Schmerzen in der Schulter

Hätten Sie gewusst, dass die Schulter das beweglichste Gelenk des gesamten menschlichen Körpers ist? Die Muskeln, Sehnen und Bänder halten die Schulterknochen in der richtigen Position. Sind diese jedoch geschwächt, arbeiten sie weniger effektiv und es kann zu Schmerzen in der Schulter kommen. Doch es gibt noch zahlreiche weitere Ursachen – die chronische und akute Schulterschmerzen hervorrufen können. Hier erfahren Sie, woher Schulterschmerzen kommen können, welche Symptome auftreten und wie Sie am besten gegen die Schmerzen vorgehen.
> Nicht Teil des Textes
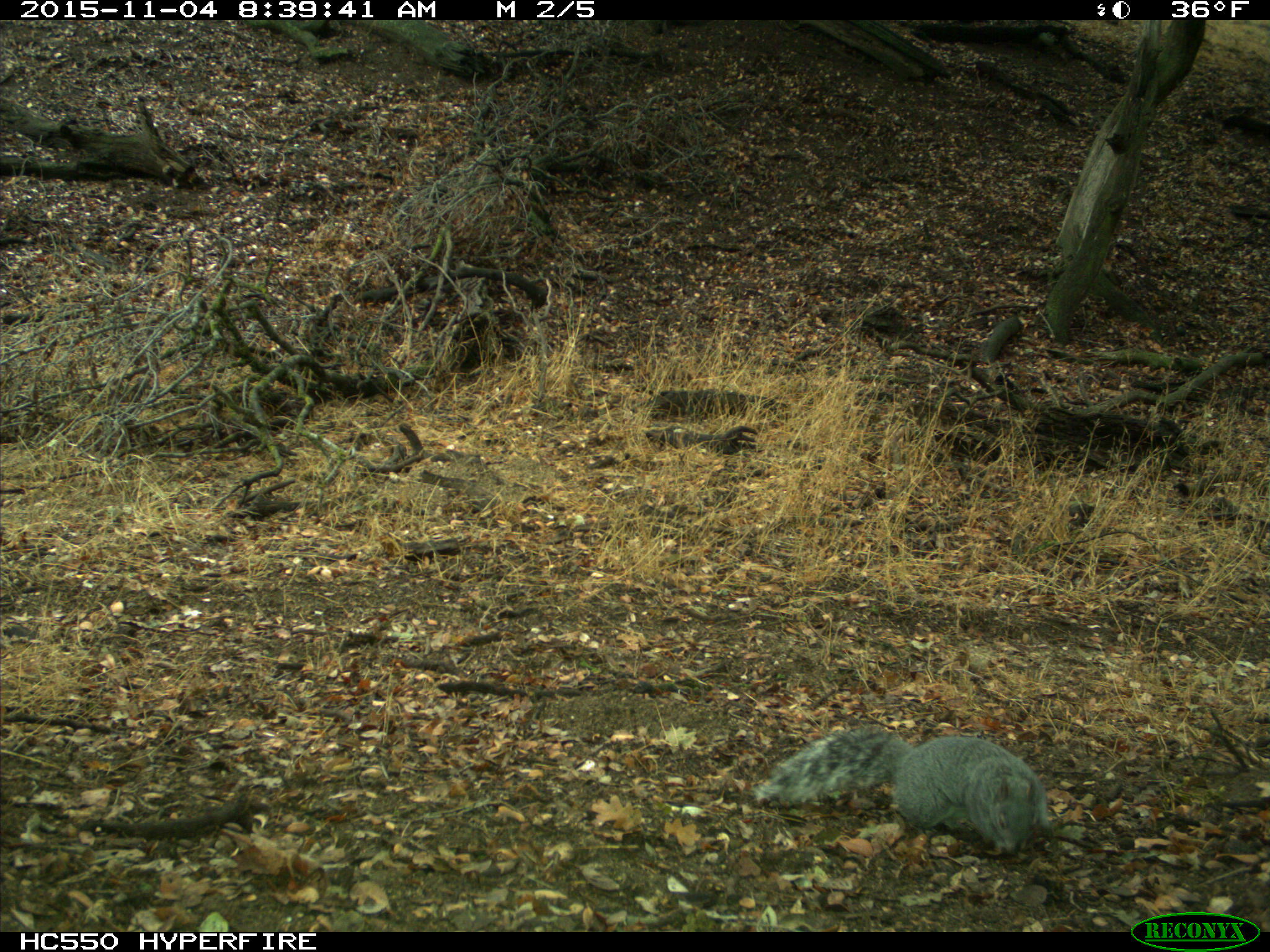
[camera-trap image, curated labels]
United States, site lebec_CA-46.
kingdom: Animalia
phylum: Chordata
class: Mammalia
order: Rodentia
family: Sciuridae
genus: Sciurus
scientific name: Sciurus carolinensis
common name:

Schmerzen in der Schulter – die Ursachen

Die Ursachen von Schmerzen in der Schulter sind vielfältig. Meist sind eine chronische Überbelastung und damit einhergehende Ungleichgewichte die Ursachen für Schulterschmerzen. Die Schmerzen resultieren dann aus den Muskeln, Sehnen, Bändern oder Nerven. Das so genannte Impingementsyndrom, das auch als Engpasssyndrom bezeichnet wird, tritt dabei am häufigsten auf. Dieses Syndrom meint, dass Weichteile in der Schulter eingeklemmt werden oder immer wieder schmerzhaft auf die Schulterknochen treffen. Andere mögliche Ursachen sind unter anderen auch:

  • eine schwache Muskulatur, aber auch Überlastungen der Muskulatur
  • Fehlstellungen
  • eine grundsätzlich falsche Körperhaltung
  • eine Verrenkung des Schultergelenks
  • eine Sehnenentzündung
  • Arthrose
  • Verletzungen (z. B. Bänderisse, Sehnenrisse und Brüche)
  • Nervenerkrankungen

Typische Symptome

Grundsätzlich wird zwischen akuten und chronischen Schulterschmerzen unterschieden. Akute Schulterschmerzen treten beispielsweise nach einem Sturz oder Unfall auf, bei dem ein Oberarmbruch oder eine Sehnenverletzung die Folge sind. Chronische Schulterschmerzen sind hingegen sehr häufig die Folge eines Gelenkverschleißes. Aufgrund der unterschiedlichen Ursachen können die Symptome also nicht genau definiert werden. Dennoch können Sie anhand von einigen Symptomen Schulterschmerzen erkennen. Dazu gehört natürlich, dass die Beweglichkeit der Schultern eingeschränkt ist, bzw. Bewegungen nur noch unter Schmerzen möglich sind. Wenn Sie also einen Gegenstand heben wollen, ziehen oder die Arme nach oben heben und dabei Schmerzen verspüren, können Sie davon ausgehen, dass Ihre Schultern auf irgendeine Art und Weise verletzt sind.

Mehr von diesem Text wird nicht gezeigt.